Guo Fenglian, the Dazhai Party secretary, was in Beijing
attending the National People's Congress, when this journalist
arrived in Dazhai at the end of August. Though less brilliant than
her predecessor Chen Yonggui, whose career ended acting as Vice
Premier, Guo is still a member of the Standing Committee of the
National People's Congress (NPC) and the Deputy Chairperson of
Shanxi Women's Federation. She was even deputy secretary of the CPC
committee in Xiyang County, where Dazhai is located. In fact, Guo's
political success is far beyond any ordinary farmer's
expectations.
Built on earth and stone, scarce in arable farmland, Dazhai is a
typical rural Chinese village: poverty stricken. But the situation
changed after 1949 when the radical socialist policy was adopted in
all rural areas. It was at this time that Dazhai showed great
strength.
The village's 700 mu of fields were split into 5,000 pieces,
scattered about a mountainous area. What lay before then Party's
Secretary Chen Yonggui was how to transform those ditches, ridges
and slopes into arable terraced fields. That was the villagers'
supreme mission. To achieve their goal, they had to struggle from
dawn till dusk. Their arduous efforts started from 1953 and ended
27 years later in 1979. From 1969 through 1977, this village of
less than 300 souls uprooted 39 hills and created 500 mu of arable
cropland. The annual output of newly cultivated land not only
sufficed the village but also created a grain surplus that was
turned over to the government.
Strenuous work was highly praised and welcomed by the state at
that particular time. Chen was promoted to be a member of the
Political Bureau of the CPC Central Committee and he also served as
Vice Premier, in charge of agricultural production for the whole
nation. Dazhai was honored as a model village. The government sent
military troops there to help build irrigation cannels that wound
up the mountains and scientists introduced sprinkler system
irrigation. As early as the 1970s, mountainous Dazhai mechanized
agricultural procedures, much earlier than those villages located
on vast plains.
Every household in today's Dazhai contains pictures of their
elders or themselves taken with Zhou Enlai, Deng Xiaoping and Zhu
Rongji. In total, more than 40 state leaders higher than vice
premier and 40 high-ranking military officers had visited Dazhai.

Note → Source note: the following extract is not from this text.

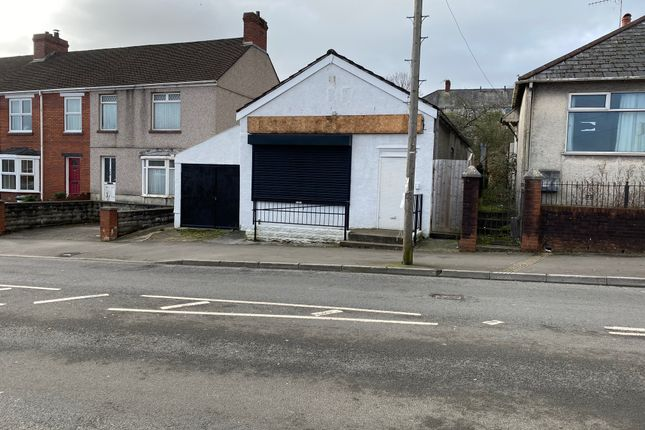 Thumbnail Restaurant/cafe to let in Chemical Road, Morriston, Swansea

Moreover, the village had also welcomed foreign guests from 134
countries and regions, including 16 heads of state. From 1964 when
Mao Zedeng called on the whole nation to follow the example of
Dazhai in developing agriculture to the end of Cultural Revolution,
a total of 9.6 million people paid visits to this small village,
nearly one person per square kilometer in China.
Dazhai's glorious history lasted for 15 years. Things changed
here, facilitated by policies and plans of social transformation.
At that time, national policies aimed at promoting farmers and
their agricultural work and establishing rural villages as most
stable agricultural production units to stimulate the national
economy.
After 1949, the principle task faced by the country was how to
fulfill industrialization goals. The government enacted official
policies to encourage the farmers to work harder. As a result they
collected a surplus from vast rural areas. And Dazhai was more
suitable than any other place to erect an example of this
collection.
Directives became extreme. Vice Premier Chen experimented with
planting rice on Hutou Mountain around Dazhai, after returning from
an inspection in south China. He also encouraged sericulture and
raising deer. His dream was "to transform Hutou Mountain into
another prosperous area south of the Yangtze River."
All his trials halted when Deng Xiaoping took over. Suddenly,
Dazhai became a synonym for "leftist deviation" and was flooded
with a stream of criticism. Chen was stripped of all his power and
authority; he died in Beijing. Guo Fenglian was dismissed from all
her posts and put on probation by the Party in April 1980. Three
years later, she was dispatched to an apple institute in Xiyang
County.
During those years when Deng's reforms were being introduced
nationwide, villagers in Dazhai felt quite at a loss: "We worked
for so many years to link scraps of fields to create convenient
collective plowing, why should we divide them now?" All their
fields were allocated based on households after two years.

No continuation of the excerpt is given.